*Passage given*.
▼
📍 Recipe: Statsbomb API Integration#

This example shows how to connect directly to the official StatsBomb API using Flow, then query, filter, and process match data with minimal boilerplate.

Flow.statsbomb wraps the statsbombpy client to give you fast, flexible access to event, lineup, and 360 data - in a format ready for analysis.

🧰 In This Recipe, You’ll Learn:#

  • How to access StatsBomb data using Flow.statsbomb methods

  • How to query nested JSON records without flattening

  • How to filter, transform, and prepare data for analysis or storage

  • How to use Flow as an ETL tool to move data from API to file or database

This is the easiest way to stream structured football data into your own pipelines.

Imports#

[1]:
from pprint import pprint
import sqlite3
import warnings

from penaltyblog.matchflow import Flow, where_equals, get_field, get_index
from statsbombpy.api_client import NoAuthWarning

# Suppress Statsbomb's NoAuthWarning warnings since we're using the open data
warnings.filterwarnings("ignore", category=NoAuthWarning)

Competitions#

Get the first competition listed for Italy.

[2]:
result = (
    Flow.statsbomb.competitions()
    .filter(where_equals("country_name", "Italy"))
    .collect()
)

pprint(result[0])
{'competition_gender': 'male',
 'competition_id': 12,
 'competition_international': False,
 'competition_name': 'Serie A',
 'competition_youth': False,
 'country_name': 'Italy',
 'match_available': '2024-06-25T23:56:11.910924',
 'match_available_360': None,
 'match_updated': '2024-06-25T23:56:11.910924',
 'match_updated_360': None,
 'season_id': 27,
 'season_name': '2015/2016'}

Matches#

Get the matches for a given competition and season and filter to specific nested fields using “dot” notation.

[3]:
result = (
    Flow.statsbomb.matches(competition_id=1238, season_id=108)
    .select(
        "competition.competition_name",
        "home_team.home_team_name",
        "away_team.away_team_name",
        "referee.name",
        "referee.country.name",
    )
    .rename(
        **{
            "competition.competition_name": "competition_name",
            "home_team.home_team_name": "home_team_name",
            "away_team.away_team_name": "away_team_name",
            "referee.name": "referee_name",
            "referee.country.name": "referee_country_name",
        }
    )
    .collect()
)

pprint(result[:3])
[{'away_team': {},
  'away_team_name': 'Kerala Blasters',
  'competition': {},
  'competition_name': 'Indian Super league',
  'home_team': {},
  'home_team_name': 'Hyderabad',
  'referee': {'country': {}},
  'referee_country_name': 'India',
  'referee_name': 'Crystal John'},
 {'away_team': {},
  'away_team_name': 'Jamshedpur',
  'competition': {},
  'competition_name': 'Indian Super league',
  'home_team': {},
  'home_team_name': 'Kerala Blasters',
  'referee': {'country': {}},
  'referee_country_name': 'India',
  'referee_name': 'Harish Kundu'},
 {'away_team': {},
  'away_team_name': 'Hyderabad',
  'competition': {},
  'competition_name': 'Indian Super league',
  'home_team': {},
  'home_team_name': 'ATK Mohun Bagan',
  'referee': {'country': {}},
  'referee_country_name': 'India',
  'referee_name': 'Ramachandran Venkatesh'}]

Lineups#

Get the first player in the lineup for each team for a given match_id.
▲
*Data*.
▼
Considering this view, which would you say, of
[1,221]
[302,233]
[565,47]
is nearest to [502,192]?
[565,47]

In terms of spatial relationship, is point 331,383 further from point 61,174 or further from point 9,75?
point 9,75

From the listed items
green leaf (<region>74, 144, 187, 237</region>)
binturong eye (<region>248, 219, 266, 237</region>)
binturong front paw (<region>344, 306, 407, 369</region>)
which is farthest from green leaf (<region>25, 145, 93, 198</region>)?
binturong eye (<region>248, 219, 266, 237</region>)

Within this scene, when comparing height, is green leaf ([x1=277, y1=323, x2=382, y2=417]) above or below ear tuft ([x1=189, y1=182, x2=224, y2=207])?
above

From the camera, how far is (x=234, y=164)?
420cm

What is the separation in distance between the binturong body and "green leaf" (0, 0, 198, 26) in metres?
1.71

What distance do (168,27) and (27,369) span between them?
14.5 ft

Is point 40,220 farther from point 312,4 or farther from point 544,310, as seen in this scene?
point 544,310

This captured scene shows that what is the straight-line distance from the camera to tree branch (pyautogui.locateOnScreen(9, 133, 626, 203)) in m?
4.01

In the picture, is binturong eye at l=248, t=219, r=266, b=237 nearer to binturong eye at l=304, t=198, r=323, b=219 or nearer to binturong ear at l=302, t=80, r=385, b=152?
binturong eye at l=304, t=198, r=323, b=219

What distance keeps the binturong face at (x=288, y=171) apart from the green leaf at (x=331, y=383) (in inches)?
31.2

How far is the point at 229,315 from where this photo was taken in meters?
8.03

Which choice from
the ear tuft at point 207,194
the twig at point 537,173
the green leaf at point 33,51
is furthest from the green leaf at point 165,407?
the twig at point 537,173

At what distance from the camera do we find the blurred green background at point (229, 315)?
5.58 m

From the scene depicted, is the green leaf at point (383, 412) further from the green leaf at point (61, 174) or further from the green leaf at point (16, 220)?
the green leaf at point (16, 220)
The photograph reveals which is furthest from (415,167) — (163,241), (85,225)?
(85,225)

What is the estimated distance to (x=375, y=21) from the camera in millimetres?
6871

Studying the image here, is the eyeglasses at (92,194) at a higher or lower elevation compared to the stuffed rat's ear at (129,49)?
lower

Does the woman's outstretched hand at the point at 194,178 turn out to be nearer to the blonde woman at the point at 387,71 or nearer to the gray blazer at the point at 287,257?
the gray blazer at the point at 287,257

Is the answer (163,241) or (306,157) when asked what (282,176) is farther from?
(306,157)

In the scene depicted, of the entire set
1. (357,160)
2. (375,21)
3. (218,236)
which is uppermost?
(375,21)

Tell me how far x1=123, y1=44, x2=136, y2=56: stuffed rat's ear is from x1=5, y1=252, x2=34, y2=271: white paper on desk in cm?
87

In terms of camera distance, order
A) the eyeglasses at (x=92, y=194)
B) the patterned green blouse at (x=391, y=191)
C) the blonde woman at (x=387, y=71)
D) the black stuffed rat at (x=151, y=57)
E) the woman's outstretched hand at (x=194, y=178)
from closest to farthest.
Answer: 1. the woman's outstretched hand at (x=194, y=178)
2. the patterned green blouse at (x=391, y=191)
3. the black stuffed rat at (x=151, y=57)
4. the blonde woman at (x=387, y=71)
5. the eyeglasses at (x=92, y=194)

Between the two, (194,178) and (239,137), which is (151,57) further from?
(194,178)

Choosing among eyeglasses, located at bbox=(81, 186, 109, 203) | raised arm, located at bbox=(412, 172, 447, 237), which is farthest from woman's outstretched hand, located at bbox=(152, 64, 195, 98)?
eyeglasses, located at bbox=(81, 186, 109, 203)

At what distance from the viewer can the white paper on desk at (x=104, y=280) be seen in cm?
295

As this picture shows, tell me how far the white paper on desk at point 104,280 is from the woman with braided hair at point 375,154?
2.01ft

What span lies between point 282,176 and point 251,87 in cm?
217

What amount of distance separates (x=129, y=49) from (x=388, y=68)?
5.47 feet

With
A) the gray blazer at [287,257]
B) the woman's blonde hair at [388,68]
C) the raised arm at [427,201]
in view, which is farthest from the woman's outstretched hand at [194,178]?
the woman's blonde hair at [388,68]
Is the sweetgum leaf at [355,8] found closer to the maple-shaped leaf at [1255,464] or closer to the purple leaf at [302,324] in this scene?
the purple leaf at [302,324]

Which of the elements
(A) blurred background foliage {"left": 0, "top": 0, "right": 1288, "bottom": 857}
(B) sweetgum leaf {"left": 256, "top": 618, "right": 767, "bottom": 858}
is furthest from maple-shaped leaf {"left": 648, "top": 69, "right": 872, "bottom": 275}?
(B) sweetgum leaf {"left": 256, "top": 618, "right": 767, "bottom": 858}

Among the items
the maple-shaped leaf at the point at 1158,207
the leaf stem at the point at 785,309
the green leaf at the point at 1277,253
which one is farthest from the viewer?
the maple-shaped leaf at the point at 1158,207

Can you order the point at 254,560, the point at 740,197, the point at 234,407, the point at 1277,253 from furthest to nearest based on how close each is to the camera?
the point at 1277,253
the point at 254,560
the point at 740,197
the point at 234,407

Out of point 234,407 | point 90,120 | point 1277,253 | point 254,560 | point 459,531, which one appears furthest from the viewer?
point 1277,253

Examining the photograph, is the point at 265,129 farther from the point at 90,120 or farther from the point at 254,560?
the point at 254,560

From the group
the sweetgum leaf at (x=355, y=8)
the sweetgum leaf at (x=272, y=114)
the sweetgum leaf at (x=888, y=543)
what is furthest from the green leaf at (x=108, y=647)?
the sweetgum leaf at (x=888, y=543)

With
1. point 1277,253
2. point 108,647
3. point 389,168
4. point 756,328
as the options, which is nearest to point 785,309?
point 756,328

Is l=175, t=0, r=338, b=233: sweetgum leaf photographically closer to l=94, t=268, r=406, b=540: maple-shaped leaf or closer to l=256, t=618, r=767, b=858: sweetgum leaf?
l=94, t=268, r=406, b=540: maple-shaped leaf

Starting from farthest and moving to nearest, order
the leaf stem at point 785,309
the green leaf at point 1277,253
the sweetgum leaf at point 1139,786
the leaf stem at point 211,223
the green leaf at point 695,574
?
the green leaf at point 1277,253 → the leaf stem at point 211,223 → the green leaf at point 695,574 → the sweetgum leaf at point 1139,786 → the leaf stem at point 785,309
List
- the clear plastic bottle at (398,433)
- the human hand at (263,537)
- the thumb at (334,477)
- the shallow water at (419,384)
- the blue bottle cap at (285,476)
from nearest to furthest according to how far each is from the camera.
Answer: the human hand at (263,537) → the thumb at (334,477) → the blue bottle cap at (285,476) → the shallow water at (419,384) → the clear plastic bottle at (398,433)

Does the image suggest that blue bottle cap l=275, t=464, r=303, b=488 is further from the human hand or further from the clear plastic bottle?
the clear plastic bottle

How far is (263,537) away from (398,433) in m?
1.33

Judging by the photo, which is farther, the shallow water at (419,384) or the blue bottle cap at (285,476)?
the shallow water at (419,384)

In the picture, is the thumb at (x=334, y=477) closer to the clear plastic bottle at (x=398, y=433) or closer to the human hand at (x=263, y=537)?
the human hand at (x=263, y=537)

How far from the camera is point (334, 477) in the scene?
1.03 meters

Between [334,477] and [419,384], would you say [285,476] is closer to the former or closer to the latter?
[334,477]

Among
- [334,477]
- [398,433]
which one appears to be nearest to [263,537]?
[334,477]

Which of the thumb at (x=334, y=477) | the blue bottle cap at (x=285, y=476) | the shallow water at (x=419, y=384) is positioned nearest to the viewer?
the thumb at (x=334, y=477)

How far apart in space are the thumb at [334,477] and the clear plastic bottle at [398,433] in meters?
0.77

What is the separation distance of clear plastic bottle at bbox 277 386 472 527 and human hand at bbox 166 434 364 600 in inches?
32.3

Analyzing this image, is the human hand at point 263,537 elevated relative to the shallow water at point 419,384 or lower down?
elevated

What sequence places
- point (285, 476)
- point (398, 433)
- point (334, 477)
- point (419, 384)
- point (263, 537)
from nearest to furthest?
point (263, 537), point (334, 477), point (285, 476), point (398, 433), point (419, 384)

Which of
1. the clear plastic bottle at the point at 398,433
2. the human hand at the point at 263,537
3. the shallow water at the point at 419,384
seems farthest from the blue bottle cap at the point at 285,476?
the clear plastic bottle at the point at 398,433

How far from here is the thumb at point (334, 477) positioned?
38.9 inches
▲
*Problem 1*.
Answer these from the StatsBomb recipe, one line each:
(a) Which client does Flow.statsbomb wrap?
(b) What are the competition name and season name of the first competition listed for Italy?
(c) Who is the referee for the match with Hyderabad at home against Kerala Blasters?
*Problem 2*. Name every item that the StatsBomb recipe imports from penaltyblog.matchflow.
*Problem 3*. Extend the StatsBomb recipe beyond its final sentence.

*Exercise result 1*.
(a) The statsbombpy client.
(b) Serie A, 2015/2016.
(c) Crystal John.

*Exercise result 2*. Flow, where_equals, get_field, get_index

*Exercise result 3*.
[4]:
result = (
    Flow.statsbomb.lineups(match_id=8657)
    .assign(player=lambda x: get_field(x, "lineup.0"))
    .select("team_name", "player")
    .collect()
)

pprint(result)
[{'player': {'cards': [],
             'country': {'id': 22, 'name': 'Belgium'},
             'jersey_number': 17,
             'player_id': 2954,
             'player_name': 'Youri Tielemans',
             'player_nickname': None,
             'positions': [{'end_reason': 'Substitution - Off (Tactical)',
                            'from': '00:00',
                            'from_period': 1,
                            'position': 'Right Defensive Midfield',
                            'position_id': 9,
                            'start_reason': 'Starting XI',
                            'to': '77:47',
                            'to_period': 2}]},
  'team_name': 'Belgium'},
 {'player': {'cards': [],
             'country': {'id': 68, 'name': 'England'},
             'jersey_number': 20,
             'player_id': 3094,
             'player_name': 'Bamidele Alli',
             'player_nickname': 'Dele Alli',
             'positions': [{'end_reason': 'Final Whistle',
                            'from': '83:28',
                            'from_period': 2,
                            'position': 'Right Center Midfield',
                            'position_id': 13,
                            'start_reason': 'Substitution - On (Tactical)',
                            'to': None,
                            'to_period': None}]},
  'team_name': 'England'}]

Events#

Get all events for a given match_id and count who took the most shots.

[5]:
result = (
    Flow.statsbomb.events(match_id=8657)
    .filter(where_equals("type.name", "Shot"))
    .group_by("player.name")
    .summary({"n_shots": ("count", "player.name")})
    .sort_by("n_shots", ascending=False)
    .limit(3)
)

for record in result:
    print(record)
{'player.name': 'Harry Maguire', 'n_shots': 3}
{'player.name': 'Eric Dier', 'n_shots': 3}
{'player.name': 'Thomas Meunier', 'n_shots': 2}

Filter the events for a given match_id to select only passes and save them to a database table. For simplicity, we’ll just use a local SQLite database.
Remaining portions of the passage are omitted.